→ Exercise prompt: In the entries below, swap every occurrence of "man in white t-shirt" for "man in a white t-shirt" and reproduce the lines with nothing else altered. Leave the pictures out of your answer.

→ Rows of spatial question data:

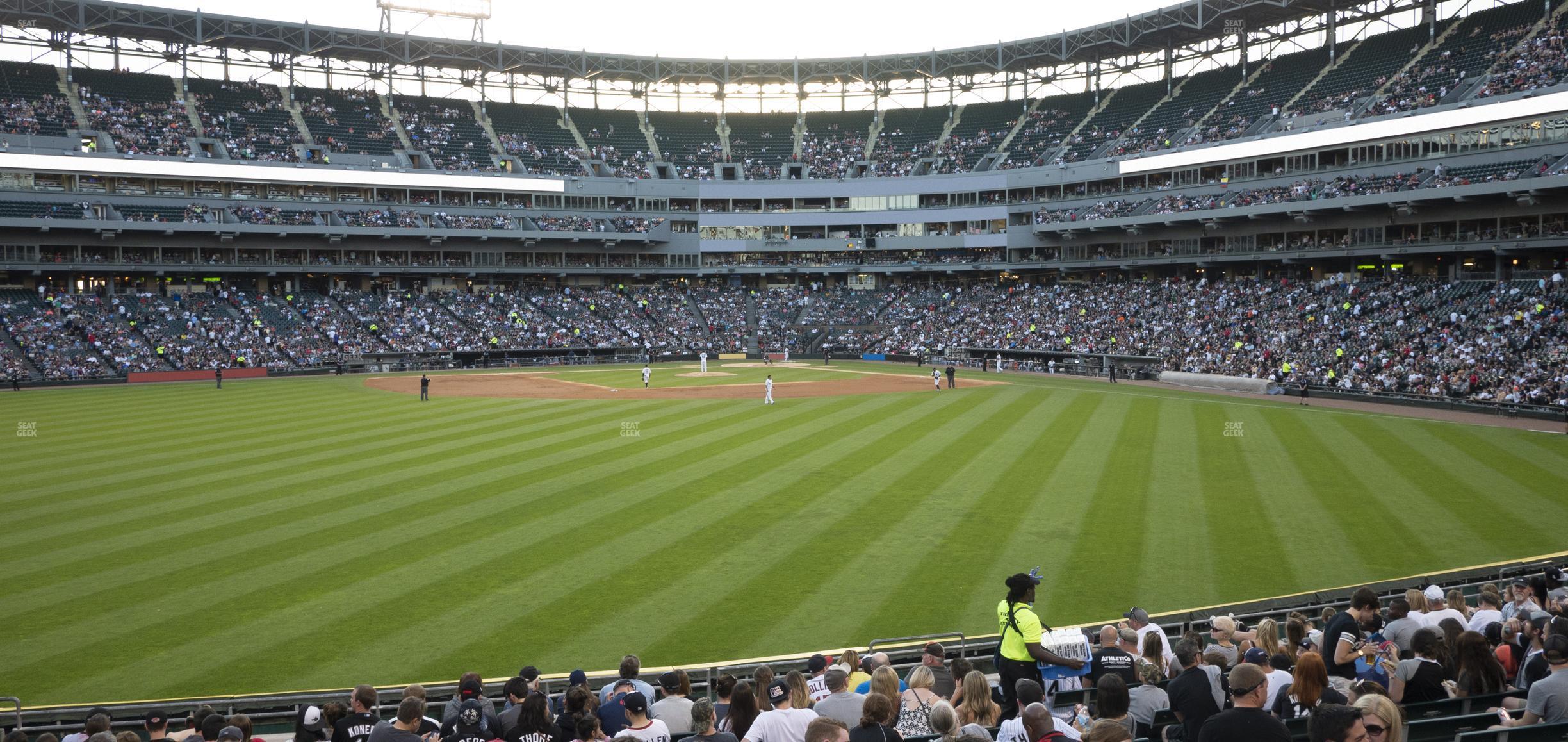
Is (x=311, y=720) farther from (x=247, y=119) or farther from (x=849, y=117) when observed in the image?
(x=849, y=117)

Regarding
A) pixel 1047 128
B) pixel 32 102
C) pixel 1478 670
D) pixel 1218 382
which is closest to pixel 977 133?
pixel 1047 128

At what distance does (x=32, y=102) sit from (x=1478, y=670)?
91.1m

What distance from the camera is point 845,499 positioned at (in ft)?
75.1

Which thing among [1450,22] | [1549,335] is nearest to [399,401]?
[1549,335]

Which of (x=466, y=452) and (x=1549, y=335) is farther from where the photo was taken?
(x=1549, y=335)

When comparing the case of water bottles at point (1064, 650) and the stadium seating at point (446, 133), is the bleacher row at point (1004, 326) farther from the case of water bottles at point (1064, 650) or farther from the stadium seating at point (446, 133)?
the case of water bottles at point (1064, 650)

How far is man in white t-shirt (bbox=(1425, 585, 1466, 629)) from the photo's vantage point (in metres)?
9.87

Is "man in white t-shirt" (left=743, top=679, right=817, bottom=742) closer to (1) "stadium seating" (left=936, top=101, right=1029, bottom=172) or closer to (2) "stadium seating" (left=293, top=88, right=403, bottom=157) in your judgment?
(2) "stadium seating" (left=293, top=88, right=403, bottom=157)

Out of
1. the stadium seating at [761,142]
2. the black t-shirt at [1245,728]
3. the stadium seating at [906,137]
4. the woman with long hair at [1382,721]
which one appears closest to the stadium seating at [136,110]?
the stadium seating at [761,142]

→ Task response:
Is (x=311, y=720) farther from (x=247, y=119) or farther from (x=849, y=117) when observed in the image?
(x=849, y=117)

Regarding
A) pixel 1047 128
B) pixel 32 102
C) pixel 1478 670
D) pixel 1218 382
which is closest to pixel 977 133?
pixel 1047 128

At what distance does (x=32, y=102) sit from (x=1478, y=670)?
91.1m

What distance from the camera is point 845,499 positioned at (in ft)?
75.1

Which thing among [1450,22] | [1549,335] is nearest to [399,401]?
[1549,335]

Which of (x=466, y=452) and (x=1549, y=335) is farther from where the photo was taken?
(x=1549, y=335)

When comparing the case of water bottles at point (1064, 650) and the stadium seating at point (446, 133), is the bleacher row at point (1004, 326) farther from the case of water bottles at point (1064, 650) or farther from the stadium seating at point (446, 133)?
the case of water bottles at point (1064, 650)

How far is man in a white t-shirt (bbox=(1425, 585, 1466, 629)) from the photo's vantage point (in metres)?
9.87

Is "man in a white t-shirt" (left=743, top=679, right=817, bottom=742) closer to (1) "stadium seating" (left=936, top=101, right=1029, bottom=172) or closer to (2) "stadium seating" (left=293, top=88, right=403, bottom=157) in your judgment?
(2) "stadium seating" (left=293, top=88, right=403, bottom=157)

Out of
1. the stadium seating at [761,142]
2. the black t-shirt at [1245,728]
3. the stadium seating at [906,137]
4. the woman with long hair at [1382,721]
which one appears closest to the stadium seating at [136,110]?
the stadium seating at [761,142]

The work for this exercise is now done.